In an exclusive television interview with TODAY's Matt Lauer, D.C. sniper Lee Boyd Malvo claims that he was sexually abused by John Allen Muhammad, the mastermind behind the sniper attacks that terrorized the nation's capital in 2002.
"For the entire period when I was almost 15 until I got arrested, I was sexually abused by John Muhammad," Malvo said.
"I felt a sense of shame, and I just said, ‘That's just something that I'd never tell anyone.' And to a certain extent, up until that point, I really couldn't handle it."
It has been ten years since Malvo and Muhammad went on a rampage that killed 10 and wounded three. Muhammad was executed by lethal injection in 2009. Malvo, who is serving a life sentence at a southwest Virginia prison, said it took years for him to come to terms with the abuse.
"The main reason I'm coming forward now is because I am more mature. As far as the guilt that I carried around for several years, I dealt with that to a large extent for years. And now, I can handle this. In here, there's no therapy. Rehabilitation is just a word. In solitary confinement, in a cell by yourself, I am priest, doctor, therapist. So, it just worked out that I just took it off piece by piece. That I could handle it."
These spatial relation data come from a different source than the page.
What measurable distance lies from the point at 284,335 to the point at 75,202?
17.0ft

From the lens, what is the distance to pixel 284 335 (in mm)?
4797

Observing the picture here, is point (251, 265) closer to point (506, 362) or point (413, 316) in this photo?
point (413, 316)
Malvo also told Lauer that there are victims of his shooting spree that have not been identified.
Law enforcement officials did not comment on the alleged unidentified victims. There is no proof that other crimes occurred. According to former FBI profiler Clint Van Zandt, Malvo's memory of the events may be unreliable, given his age at the time and his relationship with Muhammad.
Malvo told Lauer he has forgiven himself for the murders.
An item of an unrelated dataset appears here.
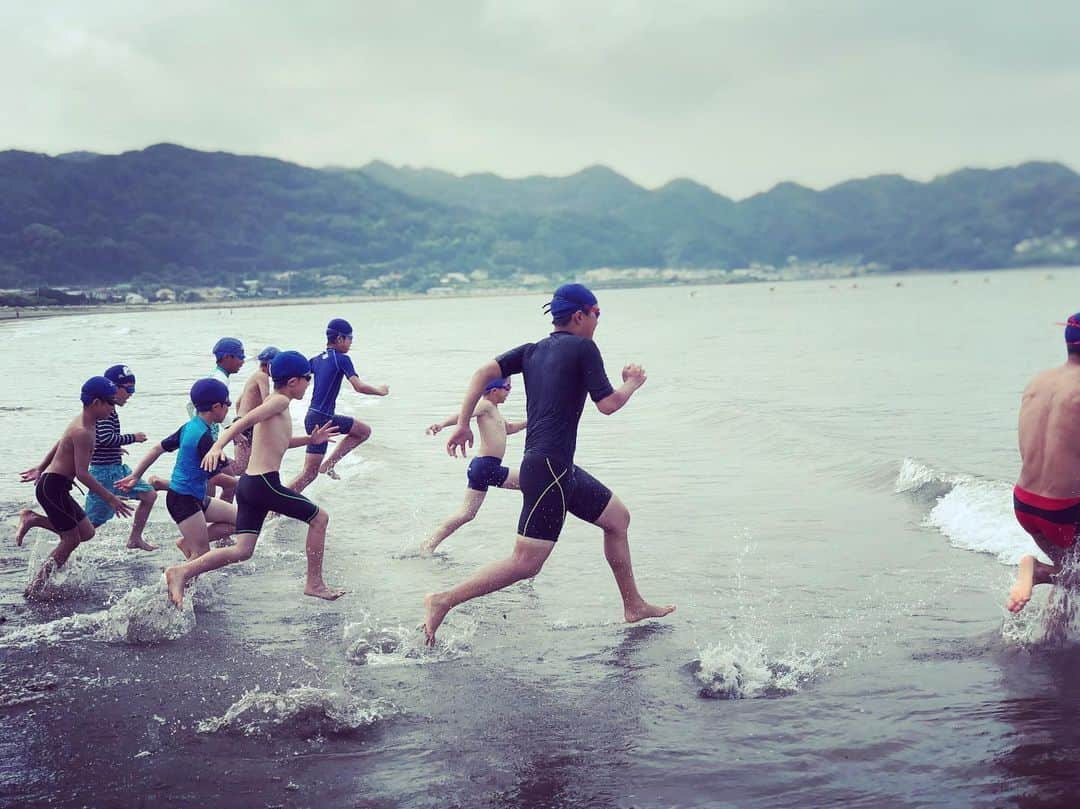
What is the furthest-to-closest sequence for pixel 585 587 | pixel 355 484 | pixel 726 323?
pixel 726 323, pixel 355 484, pixel 585 587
"That's the only way I can live with myself," he said.
Malvo, who told TODAY producers that this would be his final interview about his crimes, also spoke about the families of his victims.
"I would share with them what I've used for myself," he said. "Please do not allow my actions and the actions of Muhammad to hold you hostage and continue to victimize you for the rest of your life. If you give those images and thoughts that power, it will continue to inflict that suffering over and over and over and over and over again. Do not give me or him that much power."
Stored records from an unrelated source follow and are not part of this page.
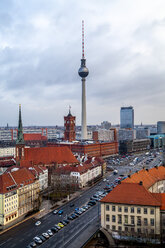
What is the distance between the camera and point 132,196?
161 ft

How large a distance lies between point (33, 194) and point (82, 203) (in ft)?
42.4

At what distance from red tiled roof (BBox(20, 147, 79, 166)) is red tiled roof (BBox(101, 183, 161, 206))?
53.6m

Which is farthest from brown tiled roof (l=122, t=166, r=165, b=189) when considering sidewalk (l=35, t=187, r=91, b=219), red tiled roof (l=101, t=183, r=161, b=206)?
sidewalk (l=35, t=187, r=91, b=219)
Malvo detailed his claims of sexual abuse, including by a babysitter at age five and then later on by relatives until he was 10, which he confided to Muhammad.
"I just basically divulged everything," Malvo said. "I saw him to be an excellent listener. So, in doing so, without ambivalence, without holding anything back, I provided him with a blueprint. He knew exactly what motivated me, what I was looking for, what was lacking."
Malvo described Muhammad's hold on him.
"I couldn't say no," Malvo said. "I had wanted that level of love and acceptance and consistency for all of my life, and couldn't find it. And even if unconsciously, or even in moments of short reflection, I knew that it was wrong, I did not have the willpower to say no."
Muhammad, a Gulf War veteran who met Malvo in Antigua, trained him to kill over several months, mixing brutal discipline with marksmanship drills. Just under two years after they met and two days before his 17th birthday, Malvo walked up to the front door of a house in Tacoma, Wash., and shot 21-year-old Kenya Cook in the face to prove his commitment.
The two were eventually arrested while sleeping in a Chevrolet with gun ports cut into the trunk.
"My thought process immediately went into trying to figure out where I was, whose custody I was in, and what steps I should take from there, in the sense that I was intent on protecting Mr. Muhammad as best as I could. At that point in time, to a certain extent, I was already dead, and death per se is not what I feared the most. I feared letting him down more than I feared death."
Malvo referred to himself as a "monster."
"When someone cannot go beyond themself and begin to consider how their actions affect others, and are solely motivated by their own self-interests, we call them psychopaths," he said.
Malvo denied that he is speaking out in order to garner sympathy or try to get a reduced prison sentence.
"I seriously doubt this is going to change anything as far as my life goes," he said. "I've come to grasp that what I have to look forward to is life in prison.
"I wouldn't wish this on anyone. It was intended to punish, and it is effective. It is complete deprivation. I don't see outside. I have no contact with animals, plants, people."
Bob Meyers, the brother of Dean Meyers, who was killed by the pair at a gas station in Virginia, spoke to NBC chief justice correspondent Pete Williams earlier this month.
"We recognize that he was tremendously under the control of John Muhammad and he was, probably a good word would be brainwashed, and since that time he's gotten, as we understand, some mentoring, some help and has had some years to recognize what he did," Meyers said. "Our understanding is that he, given the chance, would not have chosen to take the same course again, but he can't alter that."